*WORK TASK 1*:
In the Peace Corps training blog post, which city did the trainees visit for an office tour?
*WORK TASK 2*:
What illnesses did the trainees learn about, according to the Peace Corps training blog post? List them all.
*WORK TASK 3*:
Pick up the Peace Corps training blog post after its last sentence and keep writing.

*SUPPLIED PASSAGE*:
"Every planet has its own weird customs. About a year before we met, I spent six weeks on a moon where the principal form of recreation was juggling geese. My hand to God. Baby geese - goslings! They were juggled."

Wednesday, February 16, 2011

Claimjumping aspirantes

Hmm... the last few days. We: 1) started our organic gardens, 2) learned about dengue, malaria, fever, TB, and 3) went to Quito for a Peace Corps office tour.

Starting our jardines gardins gardens last Monday was by far the most engaging activity I've participated in during training so far. We cycled through several work stations, including: tilling and fertilizing the plots, worm beds, seed beds, seedling care and transplant. When we cycled through them all in small groups, the field was ready for planting and all us aspirantes lined up on one side. On of the count of three, we all ran out as language groups claimjumper-style to nab our preferred plot of land because this is, after all, a competition. Our group got our first pick:

I'll let you use your imaginations about the malaria/dengue/etc. talk, but we got our anti-malarial medications (in cute paper bags with our names on them like prizes). My medication: the one that makes some people go crackers and have insane dreams. I get to start it any day and can't WAIT! sarcasm. I already started having crazy lucid dreams ever since I was feverish last week, so I don't believe they need any help. But it's way better than getting a fatal form of malaria.

*GIVEN ENTRIES*:

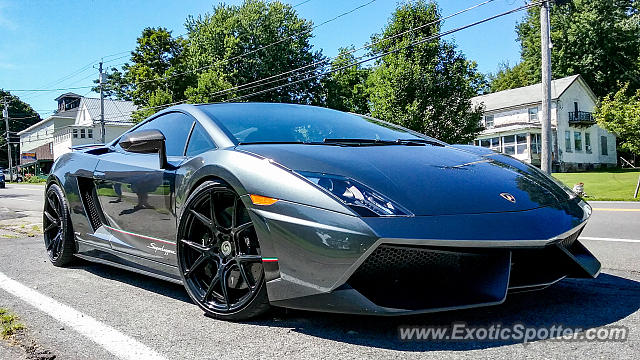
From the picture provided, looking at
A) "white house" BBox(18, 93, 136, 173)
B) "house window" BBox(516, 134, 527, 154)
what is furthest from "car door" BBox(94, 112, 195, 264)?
"white house" BBox(18, 93, 136, 173)

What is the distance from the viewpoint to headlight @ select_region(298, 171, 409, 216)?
2150mm

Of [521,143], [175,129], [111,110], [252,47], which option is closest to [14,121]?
[111,110]

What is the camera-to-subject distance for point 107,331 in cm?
241

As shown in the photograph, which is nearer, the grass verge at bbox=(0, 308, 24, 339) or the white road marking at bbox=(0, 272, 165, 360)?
the white road marking at bbox=(0, 272, 165, 360)

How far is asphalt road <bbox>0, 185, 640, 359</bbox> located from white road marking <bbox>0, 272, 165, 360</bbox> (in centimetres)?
2

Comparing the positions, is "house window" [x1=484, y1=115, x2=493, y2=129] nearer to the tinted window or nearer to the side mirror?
the tinted window

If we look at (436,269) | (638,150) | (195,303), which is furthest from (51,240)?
(638,150)

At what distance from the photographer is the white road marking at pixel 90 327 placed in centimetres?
210

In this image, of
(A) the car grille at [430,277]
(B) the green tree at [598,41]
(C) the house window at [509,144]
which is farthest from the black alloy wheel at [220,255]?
(B) the green tree at [598,41]

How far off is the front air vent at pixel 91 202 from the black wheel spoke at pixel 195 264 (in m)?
1.30

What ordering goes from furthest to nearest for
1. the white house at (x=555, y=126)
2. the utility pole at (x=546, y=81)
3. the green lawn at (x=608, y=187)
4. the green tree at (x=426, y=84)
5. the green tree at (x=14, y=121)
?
the green tree at (x=14, y=121) < the white house at (x=555, y=126) < the green tree at (x=426, y=84) < the green lawn at (x=608, y=187) < the utility pole at (x=546, y=81)

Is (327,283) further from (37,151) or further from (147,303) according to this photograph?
(37,151)

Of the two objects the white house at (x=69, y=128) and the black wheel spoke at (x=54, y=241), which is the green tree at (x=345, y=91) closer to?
the white house at (x=69, y=128)

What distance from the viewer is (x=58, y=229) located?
4379 millimetres
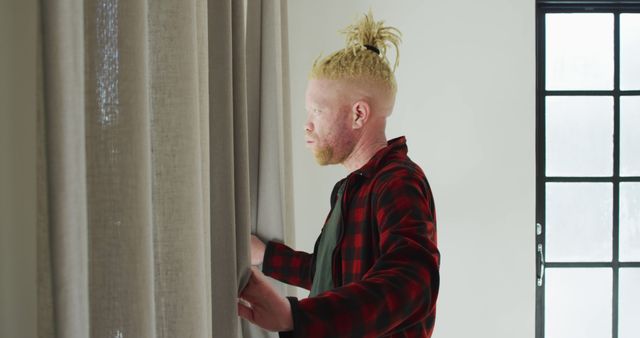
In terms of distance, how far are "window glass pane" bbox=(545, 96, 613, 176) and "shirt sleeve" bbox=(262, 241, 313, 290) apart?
1.64m

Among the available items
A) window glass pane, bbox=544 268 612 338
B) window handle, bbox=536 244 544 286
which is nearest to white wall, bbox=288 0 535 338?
window handle, bbox=536 244 544 286

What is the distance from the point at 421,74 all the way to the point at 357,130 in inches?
51.8

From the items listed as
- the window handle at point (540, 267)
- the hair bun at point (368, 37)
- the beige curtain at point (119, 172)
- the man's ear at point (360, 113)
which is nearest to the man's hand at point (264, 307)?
the beige curtain at point (119, 172)

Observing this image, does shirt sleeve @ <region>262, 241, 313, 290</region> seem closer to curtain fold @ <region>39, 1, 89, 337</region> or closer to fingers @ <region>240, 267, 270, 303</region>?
fingers @ <region>240, 267, 270, 303</region>

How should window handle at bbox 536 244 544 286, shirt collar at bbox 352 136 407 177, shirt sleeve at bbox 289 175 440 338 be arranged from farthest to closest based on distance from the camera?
window handle at bbox 536 244 544 286
shirt collar at bbox 352 136 407 177
shirt sleeve at bbox 289 175 440 338

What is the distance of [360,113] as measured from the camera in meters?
1.23

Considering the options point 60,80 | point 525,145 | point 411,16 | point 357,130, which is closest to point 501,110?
point 525,145

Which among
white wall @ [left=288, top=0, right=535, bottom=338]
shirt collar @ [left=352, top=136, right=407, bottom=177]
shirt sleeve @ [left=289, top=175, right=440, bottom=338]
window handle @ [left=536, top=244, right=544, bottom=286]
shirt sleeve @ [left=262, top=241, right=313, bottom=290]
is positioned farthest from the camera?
window handle @ [left=536, top=244, right=544, bottom=286]

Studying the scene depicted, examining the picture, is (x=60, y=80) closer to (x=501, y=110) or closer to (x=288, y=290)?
(x=288, y=290)

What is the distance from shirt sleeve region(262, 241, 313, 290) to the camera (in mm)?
1351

*TASK ANSWER 1*:
Quito

*TASK ANSWER 2*:
Dengue, malaria, fever, TB

*TASK ANSWER 3*:
Next! Today we all migrated west to Quito to visit the Peace Corps office. The journey involves a bus to Quito, a bus to a bus station, another bus somewhere else...etc. We made it with the help of our language group facilitators and went on a grand tour of the place. The best part was visiting the NRC director's office, where there is a map of pins designating previous omnibus volunteer locations, and pink pins that designate sites where our omnibus will go - it was here that I suddenly got a revelation that I knew where I wanted to go. A pink pin sat right near the slopes of the perpetually erupting Sangay volcano in the Oriente/Sierra border. Another pink pin was nearby. I know, I'm flexible and will go wherever they send me because that's what I originally agreed to when I came here. But having a site right on Ecuador's most active volcano? Yes, please! I'm so eager to find out where I'm going, but I'm trying to wait without reservations or expectations.

It took a long time to get back to Tumbaco, and when we finally made it, our language group only had a little time to start thinking about making a community map from the town center to my host family's house. I randomly ran into Paola yesterday while walking through the town center (which is bustling and active in the afternoon), so she took me around on a paseo to point out important places like health centers, schools, churches, a *vegetarian restaurant*, etc.

Speaking of vegetarian...I feel really lucky to be with my Ecuadorian host family. They completely understand and respect my decision to be a vegetarian, and all my meals have been problem-free. They're always great meals, but sometimes they're spectacular. The other day, Paola made me a tofu dinner (from a bag of dried tofu). I had to ask three times, tofu?! No way! This morning, I had toast with a slice of queso and tomato on top. I had two and wanted so many more! Yuuuum. They also tolerate my completely random homework questions like, "What are three Ecuadorian words for 'friend'?" or "What is the name of the municipio administrator?" (no one seems to know).